◆ WHAT TO WORK ON: Please reproduce the items starting with the line that contains "From the choices" and going on through the end of the items, copying every line in full. Add -16 to each coordinate and distance value that appears in the answers.

::: RECORDS

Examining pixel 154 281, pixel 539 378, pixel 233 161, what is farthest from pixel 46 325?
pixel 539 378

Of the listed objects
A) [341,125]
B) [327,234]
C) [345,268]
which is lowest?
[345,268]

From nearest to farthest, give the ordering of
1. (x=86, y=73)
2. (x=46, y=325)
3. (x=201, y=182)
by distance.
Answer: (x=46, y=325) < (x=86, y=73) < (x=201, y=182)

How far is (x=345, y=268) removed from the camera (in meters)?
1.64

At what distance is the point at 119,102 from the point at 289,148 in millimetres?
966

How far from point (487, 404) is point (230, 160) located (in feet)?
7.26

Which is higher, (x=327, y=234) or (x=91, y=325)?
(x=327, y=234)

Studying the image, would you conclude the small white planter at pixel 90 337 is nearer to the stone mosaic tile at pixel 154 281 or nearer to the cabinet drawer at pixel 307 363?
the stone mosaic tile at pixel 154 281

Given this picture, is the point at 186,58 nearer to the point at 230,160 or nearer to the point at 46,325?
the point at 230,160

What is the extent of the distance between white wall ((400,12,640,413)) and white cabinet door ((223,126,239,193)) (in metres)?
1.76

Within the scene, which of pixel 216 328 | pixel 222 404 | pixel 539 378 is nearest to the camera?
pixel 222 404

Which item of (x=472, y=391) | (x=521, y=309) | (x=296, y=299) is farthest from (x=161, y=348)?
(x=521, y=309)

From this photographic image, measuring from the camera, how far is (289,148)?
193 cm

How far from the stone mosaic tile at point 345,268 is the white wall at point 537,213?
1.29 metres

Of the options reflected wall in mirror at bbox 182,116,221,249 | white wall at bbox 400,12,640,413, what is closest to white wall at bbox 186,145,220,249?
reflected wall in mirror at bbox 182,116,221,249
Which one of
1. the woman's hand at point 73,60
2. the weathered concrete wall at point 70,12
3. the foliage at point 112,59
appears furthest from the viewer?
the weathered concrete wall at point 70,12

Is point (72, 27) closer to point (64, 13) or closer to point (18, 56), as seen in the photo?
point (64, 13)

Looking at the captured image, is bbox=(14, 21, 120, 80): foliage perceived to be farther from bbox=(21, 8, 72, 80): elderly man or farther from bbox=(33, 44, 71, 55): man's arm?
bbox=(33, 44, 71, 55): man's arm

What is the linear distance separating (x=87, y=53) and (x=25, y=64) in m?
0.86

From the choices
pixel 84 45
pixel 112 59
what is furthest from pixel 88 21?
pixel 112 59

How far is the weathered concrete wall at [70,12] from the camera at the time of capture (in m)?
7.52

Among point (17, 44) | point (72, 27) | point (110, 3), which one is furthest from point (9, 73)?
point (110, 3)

::::::

◆ WRITTEN SOLUTION:
From the choices
pixel 84 45
pixel 112 59
what is furthest from pixel 88 21?
pixel 96 43

How far is the weathered concrete wall at [70,12] from the camera at the time of capture (in m)?
-8.48

Among point (17, 44) | point (72, 27) | point (110, 3), which one is furthest from point (9, 73)?
point (94, -13)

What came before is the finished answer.